Turns out Malcolm Turnbull wasn’t just wearing yarmulke on Four Corners out of respect for the Jewish community he was visiting — he’s one of them! At least according to his local rag, the Wentworth Courier, which reported yesterday that he has strong Jewish supporters, he has visited Israel and that — seriously — some of his best friends are Jews.
It also offered the rumour that his mother had confessed on her deathbed to being Jewish. As last words go, “I’m actually Jewish” aren’t exactly up there with “Et tu, Brute” or even “Bugger Bognor”. Coral Lansbury was a writer, after all. No wonder Turnbull specifically said the story was rubbish.
Still, didn’t stop the Courier from running with “Politics, pot and my possible Jewish roots.”
You mean he didn’t confirm their religion before sleeping with them?
Turnbull has some big fans in the Jewish community, which he has assiduously courted in Wentworth. Some say there’s a particular clutch of Turnbull fans who would dearly love to claim him as their own. His Catholicism might normally suggest he’s already spoken for in terms of faith, but fandom knows no reason. Perhaps Turnbull can become the first Jewish member of Opus Dei. That’d drive ‘em wild on the grassy knoll.
It’s Turnbull’s past as a banker that is of more immediate moment to him.

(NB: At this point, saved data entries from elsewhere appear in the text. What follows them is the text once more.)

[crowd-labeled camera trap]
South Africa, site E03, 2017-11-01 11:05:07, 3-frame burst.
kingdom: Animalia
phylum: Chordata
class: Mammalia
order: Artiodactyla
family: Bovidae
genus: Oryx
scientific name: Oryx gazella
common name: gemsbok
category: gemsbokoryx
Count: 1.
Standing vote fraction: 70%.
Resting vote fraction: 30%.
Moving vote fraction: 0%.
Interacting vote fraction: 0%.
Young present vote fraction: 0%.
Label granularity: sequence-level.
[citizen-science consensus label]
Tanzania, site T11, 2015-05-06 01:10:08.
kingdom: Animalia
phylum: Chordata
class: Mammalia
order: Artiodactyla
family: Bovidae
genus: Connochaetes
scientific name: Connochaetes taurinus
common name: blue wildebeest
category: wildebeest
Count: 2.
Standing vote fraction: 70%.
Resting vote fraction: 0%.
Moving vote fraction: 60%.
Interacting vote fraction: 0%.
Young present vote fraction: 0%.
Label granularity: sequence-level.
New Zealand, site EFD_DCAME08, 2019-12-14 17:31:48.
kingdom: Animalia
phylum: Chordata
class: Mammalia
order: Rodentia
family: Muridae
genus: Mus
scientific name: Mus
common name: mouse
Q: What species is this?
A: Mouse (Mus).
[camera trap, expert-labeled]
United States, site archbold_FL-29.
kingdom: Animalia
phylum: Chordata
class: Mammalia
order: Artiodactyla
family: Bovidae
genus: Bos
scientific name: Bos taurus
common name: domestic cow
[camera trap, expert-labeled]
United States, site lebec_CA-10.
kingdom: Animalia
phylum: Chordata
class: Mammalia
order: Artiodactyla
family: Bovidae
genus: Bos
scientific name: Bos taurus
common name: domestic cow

A successful career in a merchant bank has, in the space of about a week, suddenly become the political equivalent of a criminal conviction. You’d reckon that’s one of the reasons why he seized with glee on both Wayne Swan and Kevin Rudd refusing to demand that banks pass on all of the looming interest rate cut. Banks are plenty profitable and can pass on the whole lot, Turnbull reckons.
Getting bagged for that by the Australian Bankers’ Association — a group with all the popularity of a bunch of kiddy-fiddlers — will please him immensely. But as Phil Coorey noted, Turnbull has changed his tune somewhat, having said in January that banks should be allowed to charge whatever the market will bear.
And that was a couple of months before Brendan Nelson went further and said:
I think the responsibility for those of us who lead in a political sense is to remind Australians that the strength of our financial services sector in our country, and the strength and profitability of our banking sector in particular, is absolutely essential to our security, notwithstanding the concern, if not debate and argy bargy about what individual institutions may do from time to time… one thing that is important — whatever our attitude to movements by banks outside those of the Reserve — whatever people think about banks making a profit, there is one thing that is worse, and that is a bank making a loss.
Such high-minded sentiments are now being repeated by the Prime Minister and the Treasurer, in the basis that the credit crunch has driven the cost of money higher. And also, presumably, on the basis that neither can afford to demand that the banks pass on the full rate cut and then see the banks ignore them. That would be a bad look, in particular, for Wayne Swan, just as he has started to seem more authoritative in the role as he fronts up to the financial crisis.
The crisis is now sufficiently dramatic that there is virtually no room for Turnbull to exploit it for political gain; he needs to be in lockstep with the Government as long as it sticks to economic orthodoxy. Interest rates offer the only area in which to take issue with the Government, and Turnbull will run with it as far as he can. But it’s a tricky argument, to try to assure everyone that our banking sector will stand firm amid the international crisis, while recommending they take a cut in profits.